Document extract
·····

You might think a post like this would feature some lofty and brag-worthy recent feats. Mom of the Year. The quarterly Most-Functional-Despite-Least-Hours-of-Sleep award. Sexiest Woman Alive.

All in due time.

Instead, my recent accomplishments have been a little, shall we say, subdued. Behold my first feat of skill and daring:



Yes, that is my wedding ring in a bowl foregrounded by my swollen, sausagey finger (aka: the reason why I’m postponing acceptance of my Sexiest Woman Alive award until next year). The last time I was pregnant I couldn’t get my ring off, so I figured that this time I would be proactive and remove it early, before I cut off all circulation to my finger. While I still could. Unfortunately, I happen to be a wimp. Despite using:

  • 1. Dish soap
  • 2. Windex
  • 3. Dental floss


It still hurt too much. Finally, while watching The Bachelor, I was filled with a sudden sense of courage. Maybe it was the pregnancy hormones and how they make me want to become deeply invested in shows like The Bachelor. Anyway, I gave my outstretched finger to Chris, squinched up my eyes and nose, looked away, and whispered, “Just PULL.”

And it worked!

Onward to bigger and better things. Witness Exhibit 2:

Yummy in my tummy.

Yummy in my tummy.

·····

Dataset
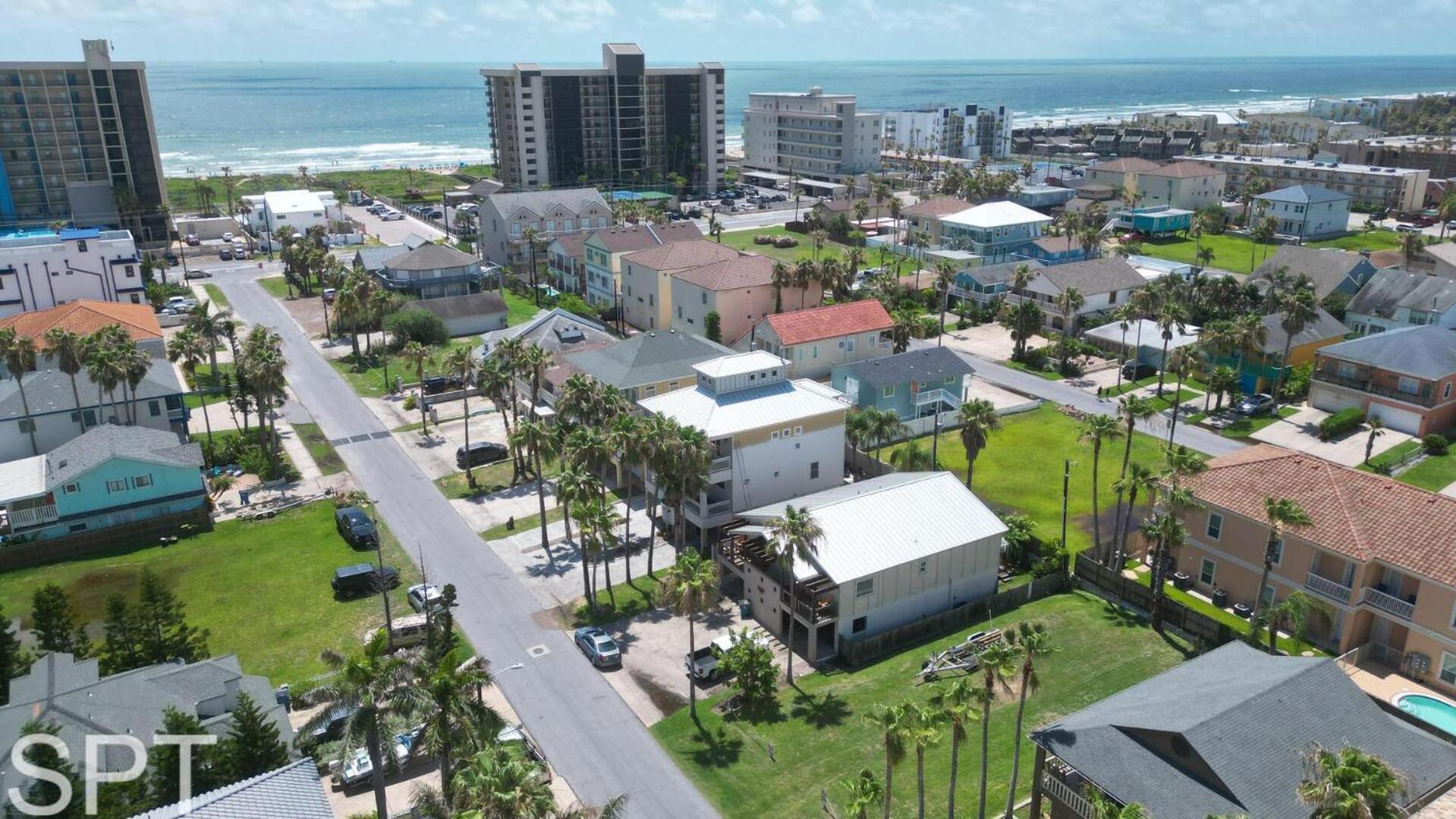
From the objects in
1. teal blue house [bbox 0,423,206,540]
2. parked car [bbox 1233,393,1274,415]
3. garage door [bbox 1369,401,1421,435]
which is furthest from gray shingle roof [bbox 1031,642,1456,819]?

·····

Problems and tasks
A - In the blog post about removing the wedding ring, what show was the writer watching when she finally found the courage to have the ring pulled off?
B - Extend the blog post about the writer's pregnancy accomplishments, picking up after its final line.

Answers
A - The Bachelor.

B -
This is the bread that I wish I had baked. The actual loaf I baked was too embarrassing to photograph because I somehow picked the wrong setting on the bread machine and it turned out looking like a lumpy, fossilized elephant turd. The featured loaf of bread, on the other hand was technically baked by Chris. However, I am claiming this as my own accomplishment because I

(1) measured the ingredients, and everyone knows that measurement is key to success in baking; and

(2) I did that despite my previous baking catastrophe, and everyone knows that success in life comes from picking yourself up after falling down, or some inspirational quote like that. Mwaha.


And, finally, Exhibit 3:

Hide the evidence.

Hide the evidence.

Those of you in my Facebook entourage may have observed that I recently took Conor to a comic book store with Chris and some friends. In theory this seemed like a good idea. In practice I realized it meant coming up with Macguyver-like methods for preventing Conor from grabbing and ripping to shreds every comic in sight. And let me tell you, there were a lot of comics in sight.

I am pleased to report unprecedented success due to the following strategies:

  • 1. Outfitting Conor in giant puffy mittens
  • 2. Directing Conor to action figures safely encased in plastic
  • 3. Encouraging Conor to climb under and around the furniture
  • 4. Using the phrase “Go find Dada” repeatedly and often


I hearby award myself the title of Wrangler Extraordinaire.


I didn’t know I was pregnant


Bebe numero dos

Bebe numero dos

So I’ve never actually watched that show, but I always found the premise to be somewhat sketchy. How do you just NOT KNOW that you’re pregnant? Wouldn’t something of that nature be, um, a little obvious?

Well, friends, I can now say with confidence that I, Audrey Flack, have successfully gone through almost the entirety of the first trimester having NO IDEA THAT I WAS PREGNANT.

Halloween? Pregnant.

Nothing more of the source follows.